While your child may naturally excel at structured activities, parents need to remove the pressure around achieving a certain level of success in their activities.

“There’s a difference between giving kids a lot of exposure to things so they figure out what they gravitate toward and what they’re good at,” Fener Stikoff said. “It’s another thing to have them do a lot of things and be the best at all of those things,” adding that this pressure can take the joy out of activities for some kids.

It is also important to check with your child how they feel about the structured activities they are already involved in. One way to do this is to observe more changes in their attitude to their activities.

“What I recommend to parents is if your child doesn’t ask for it or remember that today is the day for such and such activity, then don’t take your child to it,” Gray said. “If your child wants to, then that’s fine. There’s no value in putting your child into an activity they don’t want.”

Fener Sitkoff agreed that it’s important to write down the child’s interest in activities but recommended that you check with them directly.

“Keep checking in with your child to say: Do you still like it? What do you like about it? Is there anything you don’t like about it?” Fener Sitkoff said.

Downtime is key to a child’s overall well-being

Break time and school activities are not mutually exclusive. It is imperative that a child who participates in any activity, even one they love, still finds time to prioritize downtime for the whole. health and development.

Fener Sitkoff told Business Insider that downtime encourages creative thinking, solving problemsreflection and independence.

“If you think about when children are alone, to create their own experiences, they learn confidence” said Fener Sitkoff. “It’s like they’re driving themselves. They learn independence and decision making. Then when they’re with peers, having unstructured downtime, they’re working on their social skills about how to work collaboratively with others.”

Although we can think of downtime as something we should fit in a the child’s program amidst their other activities, it plays a key role that should be recognized as more than an afterthought.

“It’s funny that we even call it downtime,” Gray told Business Insider. “Children are designed to do children’s things play, exploreand pursue their interests. They are not designed to participate in all these adult-directed activities. It’s true that we now call it downtime as if they’re giving up everything else they’re doing, but it should be because that’s childish. It should be what they do in the first place.”

Let your child set the tone for what their downtime looks like

We all have different ideas of what downtime looks like in practice. For some children, recess time can mean catching up with a book single; for others, it may mean playing a new video game they’ve been dying to try.

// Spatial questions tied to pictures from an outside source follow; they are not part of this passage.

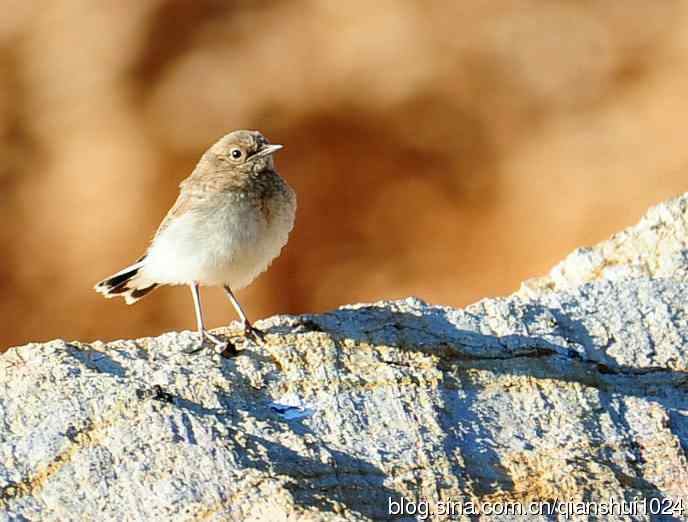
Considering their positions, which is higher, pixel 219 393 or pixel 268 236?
pixel 268 236

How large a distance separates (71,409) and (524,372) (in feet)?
6.00

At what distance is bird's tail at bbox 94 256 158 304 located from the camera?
679 centimetres

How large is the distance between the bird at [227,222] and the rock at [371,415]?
758 mm

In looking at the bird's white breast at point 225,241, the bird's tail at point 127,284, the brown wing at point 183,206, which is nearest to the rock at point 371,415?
the bird's white breast at point 225,241

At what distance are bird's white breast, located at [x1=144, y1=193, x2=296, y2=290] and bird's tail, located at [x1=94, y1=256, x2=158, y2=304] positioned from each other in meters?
0.41

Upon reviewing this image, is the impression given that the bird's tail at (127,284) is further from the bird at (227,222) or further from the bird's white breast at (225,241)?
the bird's white breast at (225,241)

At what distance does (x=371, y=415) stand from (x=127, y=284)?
8.31 feet

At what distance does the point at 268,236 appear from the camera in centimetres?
620

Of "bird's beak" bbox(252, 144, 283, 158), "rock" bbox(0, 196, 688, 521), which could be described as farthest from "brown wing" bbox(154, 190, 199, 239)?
"rock" bbox(0, 196, 688, 521)

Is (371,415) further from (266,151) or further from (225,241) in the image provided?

Fener Sitkoff recommended the center to parents the idea of ​​balance when their involvement in their children’s free time is taken into account.

“When parents schedule and dictate downtime, don’t create that feeling of agency and autonomy to a young man. On the other hand, if you don’t give any structure, then you’re letting a young man who hasn’t had all the life experiences you’ve had to guide himself,” said Fener Sitkoff.

For example, if your child wants to spend his free time using technologyyou can allow them to do that, but help them create guidelines for how long they will use the Stikoff recommended. This might seem like allowing your child to spend 30 minutes playing a digital game rather than more than four hours.

Even if you provide guidelines for how much time your child will spend engaging in certain forms of free time, Gray recommends that parents allow their children to have free time alone or with other children, but not always in the presence of adults.

“Children must run away from adults. It’s not even playing if there’s an adult telling you what to do,” Gray said.

Structured after-school activities can certainly benefit children’s lives, but prioritizing their ability to have uninterrupted time, however your child chooses, is a key aspect of their development.